ShuffleWriteProcessor¶
ShuffleWriteProcessor controls write behavior in ShuffleMapTasks while writing partition records out to the shuffle system.
ShuffleWriteProcessor is used to create a ShuffleDependency.
Creating Instance¶
ShuffleWriteProcessor takes no arguments to be created.
ShuffleWriteProcessor is created when:
ShuffleDependencyis createdShuffleExchangeExec(Spark SQL) physical operator is requested tocreateShuffleWriteProcessor
Writing Partition Records to Shuffle System¶
write(
rdd: RDD[_],
dep: ShuffleDependency[_, _, _],
mapId: Long,
context: TaskContext,
partition: Partition): MapStatus
write requests the ShuffleManager for the ShuffleWriter for the ShuffleHandle (of the given ShuffleDependency).

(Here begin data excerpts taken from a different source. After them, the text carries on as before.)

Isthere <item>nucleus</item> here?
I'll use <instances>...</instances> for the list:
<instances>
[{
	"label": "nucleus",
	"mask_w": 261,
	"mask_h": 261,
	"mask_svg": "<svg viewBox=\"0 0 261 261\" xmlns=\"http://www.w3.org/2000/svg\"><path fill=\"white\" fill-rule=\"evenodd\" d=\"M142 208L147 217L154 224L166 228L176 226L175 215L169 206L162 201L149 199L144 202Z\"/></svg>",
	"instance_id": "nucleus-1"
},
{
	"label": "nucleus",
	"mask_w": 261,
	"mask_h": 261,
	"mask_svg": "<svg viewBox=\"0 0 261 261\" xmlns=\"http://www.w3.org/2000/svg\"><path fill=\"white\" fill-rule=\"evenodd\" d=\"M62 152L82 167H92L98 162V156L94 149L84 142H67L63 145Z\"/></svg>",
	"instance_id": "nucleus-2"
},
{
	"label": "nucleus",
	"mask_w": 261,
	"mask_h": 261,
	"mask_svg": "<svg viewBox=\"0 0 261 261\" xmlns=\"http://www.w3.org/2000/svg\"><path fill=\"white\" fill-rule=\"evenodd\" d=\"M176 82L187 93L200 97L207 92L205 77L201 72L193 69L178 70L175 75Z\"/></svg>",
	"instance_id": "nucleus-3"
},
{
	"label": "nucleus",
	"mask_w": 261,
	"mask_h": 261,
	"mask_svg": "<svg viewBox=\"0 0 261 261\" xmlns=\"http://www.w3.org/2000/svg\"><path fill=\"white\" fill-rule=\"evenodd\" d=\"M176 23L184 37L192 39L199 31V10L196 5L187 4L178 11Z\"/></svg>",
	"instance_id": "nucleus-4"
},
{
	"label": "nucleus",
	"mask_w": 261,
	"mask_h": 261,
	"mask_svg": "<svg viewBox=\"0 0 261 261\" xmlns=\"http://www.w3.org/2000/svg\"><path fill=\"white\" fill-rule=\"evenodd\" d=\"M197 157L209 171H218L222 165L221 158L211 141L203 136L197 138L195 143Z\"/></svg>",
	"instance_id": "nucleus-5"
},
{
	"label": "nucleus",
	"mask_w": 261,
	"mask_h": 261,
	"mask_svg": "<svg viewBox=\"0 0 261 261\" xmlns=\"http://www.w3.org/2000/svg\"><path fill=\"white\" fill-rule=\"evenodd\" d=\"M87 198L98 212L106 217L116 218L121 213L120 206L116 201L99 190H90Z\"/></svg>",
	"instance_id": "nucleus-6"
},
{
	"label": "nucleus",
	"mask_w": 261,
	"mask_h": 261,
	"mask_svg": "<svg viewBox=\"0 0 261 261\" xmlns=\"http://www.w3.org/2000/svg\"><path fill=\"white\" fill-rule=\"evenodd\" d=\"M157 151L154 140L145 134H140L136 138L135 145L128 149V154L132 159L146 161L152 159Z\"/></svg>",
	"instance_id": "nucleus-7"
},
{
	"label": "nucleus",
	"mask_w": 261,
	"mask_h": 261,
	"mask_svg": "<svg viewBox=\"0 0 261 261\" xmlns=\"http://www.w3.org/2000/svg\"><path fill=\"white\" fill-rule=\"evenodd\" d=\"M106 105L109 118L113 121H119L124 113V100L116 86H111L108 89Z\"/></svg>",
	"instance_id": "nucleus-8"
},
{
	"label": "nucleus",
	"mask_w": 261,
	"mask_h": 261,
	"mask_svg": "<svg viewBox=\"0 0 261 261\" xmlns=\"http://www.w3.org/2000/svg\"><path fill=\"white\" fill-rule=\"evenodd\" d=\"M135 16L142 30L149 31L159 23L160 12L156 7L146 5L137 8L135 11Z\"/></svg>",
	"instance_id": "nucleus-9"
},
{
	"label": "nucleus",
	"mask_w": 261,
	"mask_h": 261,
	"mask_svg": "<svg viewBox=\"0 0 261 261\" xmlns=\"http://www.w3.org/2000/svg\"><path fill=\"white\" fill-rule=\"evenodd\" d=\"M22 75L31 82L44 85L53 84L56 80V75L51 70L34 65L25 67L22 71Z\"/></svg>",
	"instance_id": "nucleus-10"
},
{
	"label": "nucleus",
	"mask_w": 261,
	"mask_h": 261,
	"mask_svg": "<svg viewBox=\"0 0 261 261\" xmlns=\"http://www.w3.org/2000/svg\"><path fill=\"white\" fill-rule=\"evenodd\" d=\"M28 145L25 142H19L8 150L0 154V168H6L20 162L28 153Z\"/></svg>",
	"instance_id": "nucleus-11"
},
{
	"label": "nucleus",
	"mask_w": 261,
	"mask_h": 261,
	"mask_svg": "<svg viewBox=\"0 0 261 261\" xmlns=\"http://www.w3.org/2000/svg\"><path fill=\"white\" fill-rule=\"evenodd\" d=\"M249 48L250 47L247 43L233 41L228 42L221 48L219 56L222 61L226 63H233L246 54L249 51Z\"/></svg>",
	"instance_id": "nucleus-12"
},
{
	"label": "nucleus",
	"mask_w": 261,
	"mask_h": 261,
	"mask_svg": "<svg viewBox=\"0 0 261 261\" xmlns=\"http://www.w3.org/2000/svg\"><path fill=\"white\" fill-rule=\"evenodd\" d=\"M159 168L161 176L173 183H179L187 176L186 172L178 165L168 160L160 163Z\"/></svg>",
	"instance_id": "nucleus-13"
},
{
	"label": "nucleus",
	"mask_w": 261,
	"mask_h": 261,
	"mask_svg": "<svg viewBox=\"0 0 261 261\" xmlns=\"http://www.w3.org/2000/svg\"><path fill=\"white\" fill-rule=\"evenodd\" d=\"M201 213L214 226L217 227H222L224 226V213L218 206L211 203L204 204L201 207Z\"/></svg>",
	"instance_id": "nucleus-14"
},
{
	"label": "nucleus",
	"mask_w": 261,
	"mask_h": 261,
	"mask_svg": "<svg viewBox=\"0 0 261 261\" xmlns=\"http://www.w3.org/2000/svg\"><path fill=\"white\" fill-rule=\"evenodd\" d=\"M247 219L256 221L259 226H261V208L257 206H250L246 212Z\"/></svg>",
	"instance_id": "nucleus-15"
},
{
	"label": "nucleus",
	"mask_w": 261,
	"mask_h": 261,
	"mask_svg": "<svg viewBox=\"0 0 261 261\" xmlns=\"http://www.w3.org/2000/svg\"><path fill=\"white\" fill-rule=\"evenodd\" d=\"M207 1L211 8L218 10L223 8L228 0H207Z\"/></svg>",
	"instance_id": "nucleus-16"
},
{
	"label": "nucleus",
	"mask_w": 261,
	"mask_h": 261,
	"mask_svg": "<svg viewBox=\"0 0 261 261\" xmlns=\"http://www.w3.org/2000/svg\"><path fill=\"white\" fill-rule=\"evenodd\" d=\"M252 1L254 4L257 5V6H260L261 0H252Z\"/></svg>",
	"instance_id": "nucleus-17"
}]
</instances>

write requests the ShuffleWriter to write out records (of the given Partition and RDD).
In the end, write requests the ShuffleWriter to stop (with the success flag enabled).
In case of any Exceptions, write requests the ShuffleWriter to stop (with the success flag disabled).
write is used when ShuffleMapTask is requested to run.
Creating MetricsReporter¶
createMetricsReporter(
context: TaskContext): ShuffleWriteMetricsReporter
createMetricsReporter creates a ShuffleWriteMetricsReporter from the given TaskContext.
createMetricsReporter requests the given TaskContext for TaskMetrics and then for the ShuffleWriteMetrics.